• WHAT IS EXPECTED: Edit the stretch of the image capture thread from "http://shinydemos.com/qr-code/" through "is implied consent." so that "preview window" becomes "preview pane", and give that stretch back in full.
***** EXCERPTED TEXT
Re: PROPOSAL: Simple image capture API

Anant Narayanan wrote:
> What
> --
> We propose a simple addition to getUserMedia to support the simplest use-case of capturing an image from JavaScript, like so:
> 	
> 	navigator.getUserMedia({'picture': true}, function(Blob blob) { … });
>
> Why
> --
> There already exists a simple declarative API based on<input>  tag specified by the DAP working group (at http://www.w3.org/TR/2011/WD-html-media-capture-20110414/). It works by adding markup like:
>
> 	<input type="file" accept="image/*" id="capture">
>
> which, on user action, results in the ability to either select an image from local disk or the webcam.  We have found the need to expose the same functionality, but as an API (programmatic approach vs. the declarative one that has already been specified). Rather than coming up with a new API, we propose that we extend getUserMedia to capture this use-case as well.
>
> The proposed API also fulfills use case 2.1 "check out my new hat", as specified in the scenarios document (http://dvcs.w3.org/hg/dap/raw-file/tip/media-stream-capture/scenarios.html).
>

We've run in to the issue of having to figure out when and how to invoke 
(auto-)flash and (auto-)focus features to the web cam for the purposes 
of taking image snapshots via getUserMedia. The use case we had in mind 
is one of reading QR codes via the webcam:

http://shinydemos.com/qr-code/

Right now we aren't getting a consistently reasonable enough resolution 
for extracting the QR code from the image and there's currently no way 
to trigger the flash for low-light conditions. These are practical 
problems that we'd like to solve in the short term.

> How
> --
> Invoking navigator.getUserMedia({'picture': true}); will *not* result in a permission prompt (unlike when either 'audio' or 'video' are set to true). Instead, browser chrome will be presented to the user that allows them to preview local devices and snap a picture (or select a local image file). User action on the preview window is implied consent.
**********
***** GIVEN INFORMATION
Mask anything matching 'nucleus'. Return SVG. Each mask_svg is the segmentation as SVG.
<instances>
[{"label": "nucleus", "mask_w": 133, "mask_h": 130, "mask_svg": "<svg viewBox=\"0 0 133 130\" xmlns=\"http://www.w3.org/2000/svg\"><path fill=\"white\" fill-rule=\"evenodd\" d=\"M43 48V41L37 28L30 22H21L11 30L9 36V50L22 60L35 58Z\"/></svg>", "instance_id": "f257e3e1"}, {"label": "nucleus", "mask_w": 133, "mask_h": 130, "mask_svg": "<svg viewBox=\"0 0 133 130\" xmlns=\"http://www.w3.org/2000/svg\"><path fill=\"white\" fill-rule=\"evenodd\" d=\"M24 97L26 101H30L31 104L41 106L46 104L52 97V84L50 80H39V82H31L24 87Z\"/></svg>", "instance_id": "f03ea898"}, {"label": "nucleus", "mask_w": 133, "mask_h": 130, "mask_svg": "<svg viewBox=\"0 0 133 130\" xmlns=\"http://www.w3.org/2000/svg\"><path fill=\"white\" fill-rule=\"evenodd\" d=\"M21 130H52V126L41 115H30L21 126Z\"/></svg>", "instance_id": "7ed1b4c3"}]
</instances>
**********
• RESULT:
http://shinydemos.com/qr-code/

Right now we aren't getting a consistently reasonable enough resolution 
for extracting the QR code from the image and there's currently no way 
to trigger the flash for low-light conditions. These are practical 
problems that we'd like to solve in the short term.

> How
> --
> Invoking navigator.getUserMedia({'picture': true}); will *not* result in a permission prompt (unlike when either 'audio' or 'video' are set to true). Instead, browser chrome will be presented to the user that allows them to preview local devices and snap a picture (or select a local image file). User action on the preview pane is implied consent.